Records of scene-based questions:
+--
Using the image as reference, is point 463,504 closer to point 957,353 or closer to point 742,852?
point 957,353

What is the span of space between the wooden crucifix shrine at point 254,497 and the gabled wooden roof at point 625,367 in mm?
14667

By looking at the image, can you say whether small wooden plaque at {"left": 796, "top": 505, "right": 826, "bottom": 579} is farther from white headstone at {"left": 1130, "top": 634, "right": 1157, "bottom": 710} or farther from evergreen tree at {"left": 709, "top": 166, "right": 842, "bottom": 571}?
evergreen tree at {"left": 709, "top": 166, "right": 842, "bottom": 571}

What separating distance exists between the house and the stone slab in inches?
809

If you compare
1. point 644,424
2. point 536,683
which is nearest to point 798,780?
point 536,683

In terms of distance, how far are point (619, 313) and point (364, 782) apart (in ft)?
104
+--
Could you quote every one of the lines above word for word?

*SOLUTION FOR THIS EXERCISE:*
Using the image as reference, is point 463,504 closer to point 957,353 or closer to point 742,852?
point 957,353

What is the span of space between the wooden crucifix shrine at point 254,497 and the gabled wooden roof at point 625,367 in mm?
14667

By looking at the image, can you say whether small wooden plaque at {"left": 796, "top": 505, "right": 826, "bottom": 579} is farther from white headstone at {"left": 1130, "top": 634, "right": 1157, "bottom": 710} or farther from evergreen tree at {"left": 709, "top": 166, "right": 842, "bottom": 571}?
evergreen tree at {"left": 709, "top": 166, "right": 842, "bottom": 571}

What separating distance exists between the house and the stone slab in inches?
809

If you compare
1. point 644,424
2. point 536,683
which is nearest to point 798,780?
point 536,683

In terms of distance, how far are point (619, 313) and point (364, 782) apart (in ft)?
104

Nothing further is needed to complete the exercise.